| EXERCISE |
Copy the passage on video gambling in Illinois word for word, from "SB 1738 prohibits" up to and including "at each establishment.".

For many years organized crime profited from illegal video gambling machine operations in Illinois. The chairman of the Illinois Gaming Board said it was "almost impossible: to keep the mob out of video gambling. That is why transparency is needed now that the machines are legal.|
Currently, monthly Video Gambling reports issued and posted on the Illinois Gaming Board website list the names of establishment, amount of money gambled, amount won, net wagering activity, state and municipality's share of taxes.
SB 1738 prohibits the board from disseminating information relating to video gambling specific to individual locations, and only allows information aggregated based on the municipality or county.
It is important for the public to see how much money is being gambled and lost at each establishment.
Without this transparency, we are concerned money laundering and organized crime will gain a foothold. Riverboat casinos must reveal monthly financial information, and so should video gambling establishments.

Rows of spatial question data:
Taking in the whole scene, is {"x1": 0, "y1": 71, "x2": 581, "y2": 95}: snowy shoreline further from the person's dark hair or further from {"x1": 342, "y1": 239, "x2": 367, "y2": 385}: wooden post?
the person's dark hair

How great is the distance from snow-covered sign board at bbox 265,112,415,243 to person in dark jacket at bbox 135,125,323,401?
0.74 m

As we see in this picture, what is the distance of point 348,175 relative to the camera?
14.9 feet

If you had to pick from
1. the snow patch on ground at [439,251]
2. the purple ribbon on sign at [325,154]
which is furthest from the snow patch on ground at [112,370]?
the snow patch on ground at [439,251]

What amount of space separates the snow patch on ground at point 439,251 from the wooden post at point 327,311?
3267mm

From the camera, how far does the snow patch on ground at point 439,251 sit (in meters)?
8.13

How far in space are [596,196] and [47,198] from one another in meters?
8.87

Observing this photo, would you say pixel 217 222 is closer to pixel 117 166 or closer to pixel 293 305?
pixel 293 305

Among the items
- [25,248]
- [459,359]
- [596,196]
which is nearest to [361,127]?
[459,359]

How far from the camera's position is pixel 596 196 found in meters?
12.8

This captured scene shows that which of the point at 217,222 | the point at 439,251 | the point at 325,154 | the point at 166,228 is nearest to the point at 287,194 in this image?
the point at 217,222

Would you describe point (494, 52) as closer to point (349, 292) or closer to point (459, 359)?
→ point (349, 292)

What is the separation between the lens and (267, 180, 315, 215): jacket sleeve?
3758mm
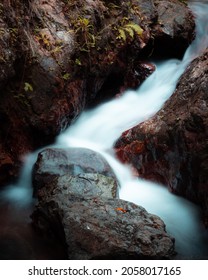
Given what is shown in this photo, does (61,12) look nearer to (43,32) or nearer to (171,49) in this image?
(43,32)

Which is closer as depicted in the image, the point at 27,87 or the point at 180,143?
the point at 180,143

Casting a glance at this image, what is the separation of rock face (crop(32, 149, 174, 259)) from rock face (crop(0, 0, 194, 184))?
1272 millimetres

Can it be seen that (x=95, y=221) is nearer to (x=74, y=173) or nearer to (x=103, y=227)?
(x=103, y=227)

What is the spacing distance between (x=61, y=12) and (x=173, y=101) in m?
2.85

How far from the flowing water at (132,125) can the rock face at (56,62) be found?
0.30 m

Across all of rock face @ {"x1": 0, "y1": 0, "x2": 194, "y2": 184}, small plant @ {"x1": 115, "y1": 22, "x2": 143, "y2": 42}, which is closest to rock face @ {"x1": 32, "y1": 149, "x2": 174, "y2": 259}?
rock face @ {"x1": 0, "y1": 0, "x2": 194, "y2": 184}

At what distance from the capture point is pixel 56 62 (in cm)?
591

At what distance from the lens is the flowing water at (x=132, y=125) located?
485 centimetres

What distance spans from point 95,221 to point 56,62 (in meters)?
3.19

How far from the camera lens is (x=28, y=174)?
5.52 meters

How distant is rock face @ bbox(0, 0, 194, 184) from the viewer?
5.41 metres

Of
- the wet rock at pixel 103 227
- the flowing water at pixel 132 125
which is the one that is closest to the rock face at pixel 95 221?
the wet rock at pixel 103 227

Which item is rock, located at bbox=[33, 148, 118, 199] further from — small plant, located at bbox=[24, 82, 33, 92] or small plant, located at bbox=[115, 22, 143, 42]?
small plant, located at bbox=[115, 22, 143, 42]

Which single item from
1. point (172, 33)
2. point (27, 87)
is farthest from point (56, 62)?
point (172, 33)
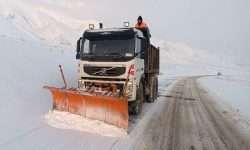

| RESPONSE |
SB 1738 prohibits the board from disseminating information relating to video gambling specific to individual locations, and only allows information aggregated based on the municipality or county.
It is important for the public to see how much money is being gambled and lost at each establishment.